JOB ITEM = Switch "handbag" to "purse" in the items below and write them all out again with nothing else changed. Leave the pictures out of your answer.

□ □ □ □

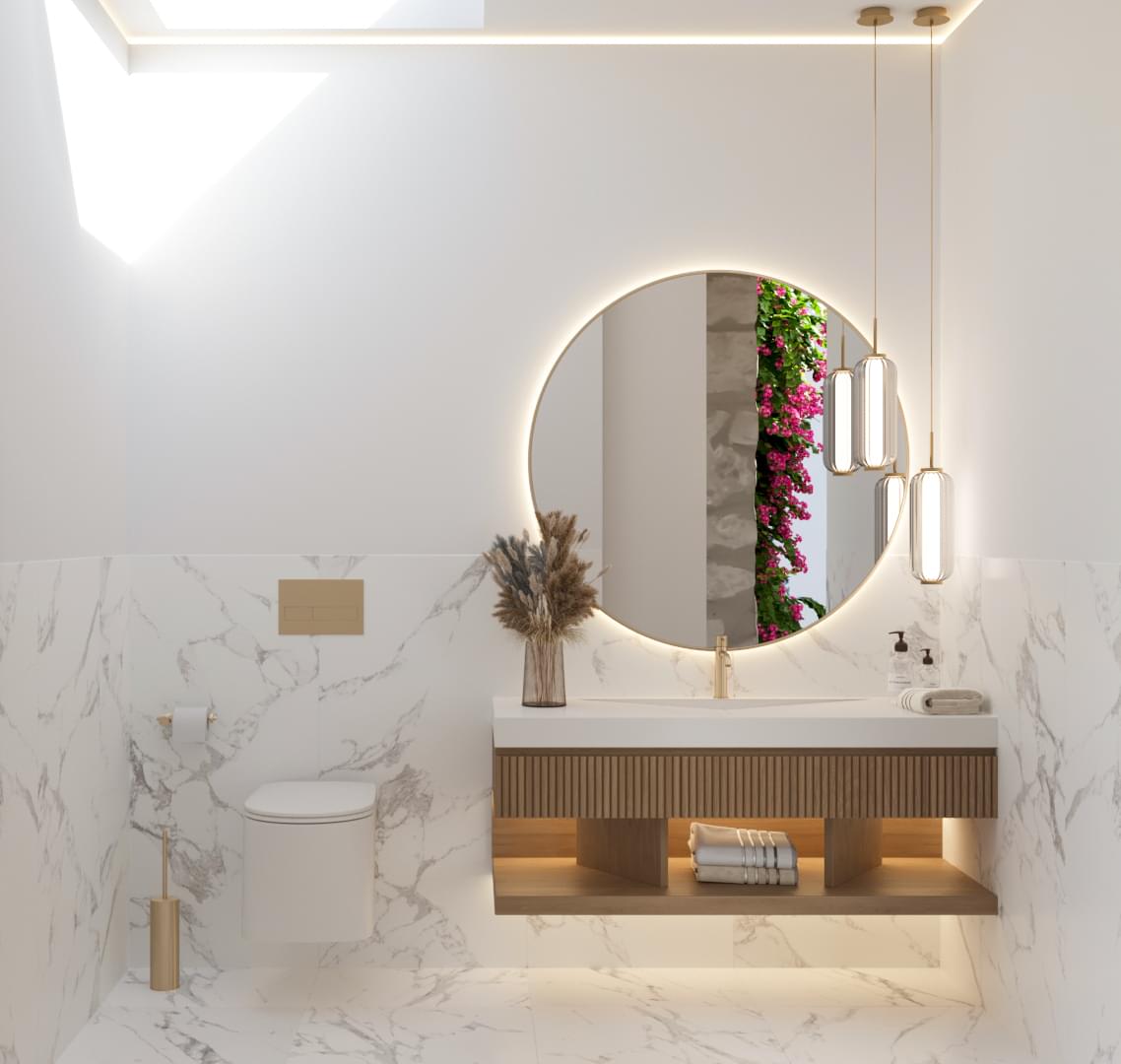 Moradia Geminada T3 com piscina, Vau, Obidos - Imagem 10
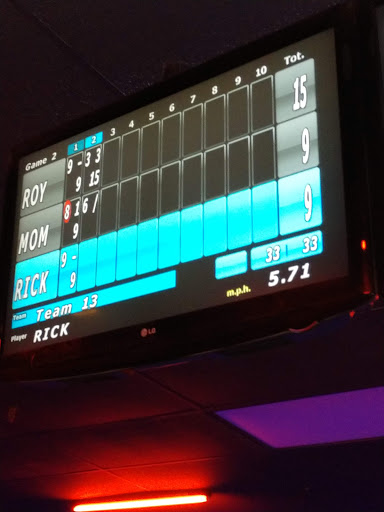 Bowling Alley «AMF Sayville Lanes», reviews and photos, 5660 Sunrise Hwy, Sayville, NY 11782, USA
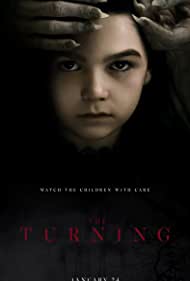 دانلود فیلم The Turning سال 2020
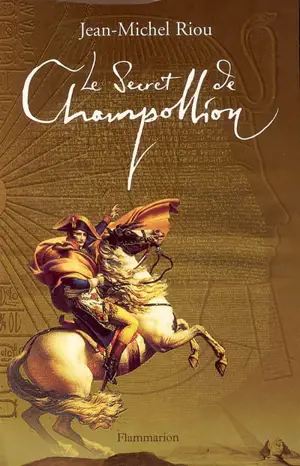 Le secret de Champollion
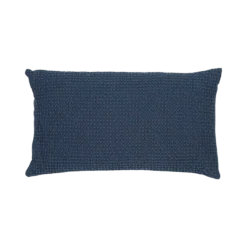 VIVARAISE Coussin coton recyclé Maïa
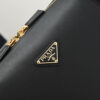 17073-6 Prada Medium leather handbag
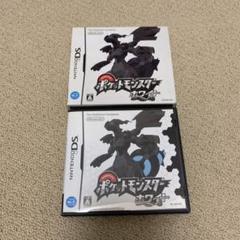 ポケットモンスター ホワイト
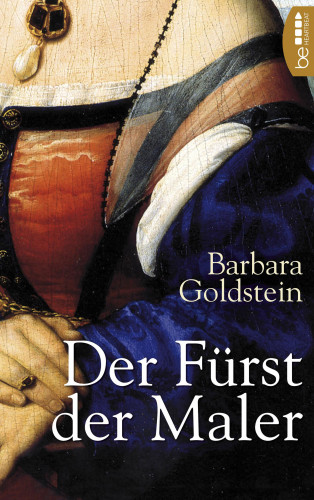 Barbara Goldstein: Der Fürst der Maler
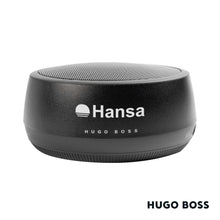 Load image into Gallery viewer, Hugo Boss® Gear Speaker
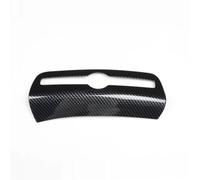 Accesorios Para Interior Coche Para Volvo XC90 2015 2016 2017 2018 2019 2020 2021 2022 2025 2026 Ajuste Panel De Audio Salpicadero Y Marco Del Embellecedor. HQGQCEZEK(Carbon fiber pattern)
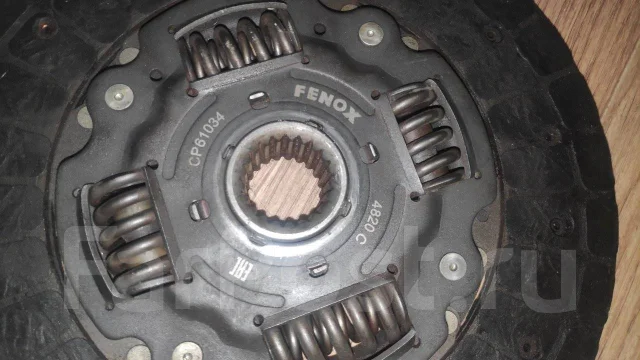 ���� ��������� Fenox CP61034 CP61034 ����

□ □ □ □

SOLVED EXERCISE =
 Moradia Geminada T3 com piscina, Vau, Obidos - Imagem 10
 Bowling Alley «AMF Sayville Lanes», reviews and photos, 5660 Sunrise Hwy, Sayville, NY 11782, USA
 دانلود فیلم The Turning سال 2020
 Le secret de Champollion
 VIVARAISE Coussin coton recyclé Maïa
 17073-6 Prada Medium leather purse
 ポケットモンスター ホワイト
 Barbara Goldstein: Der Fürst der Maler
 Load image into Gallery viewer, Hugo Boss® Gear Speaker
 Accesorios Para Interior Coche Para Volvo XC90 2015 2016 2017 2018 2019 2020 2021 2022 2025 2026 Ajuste Panel De Audio Salpicadero Y Marco Del Embellecedor. HQGQCEZEK(Carbon fiber pattern)
 ���� ��������� Fenox CP61034 CP61034 ����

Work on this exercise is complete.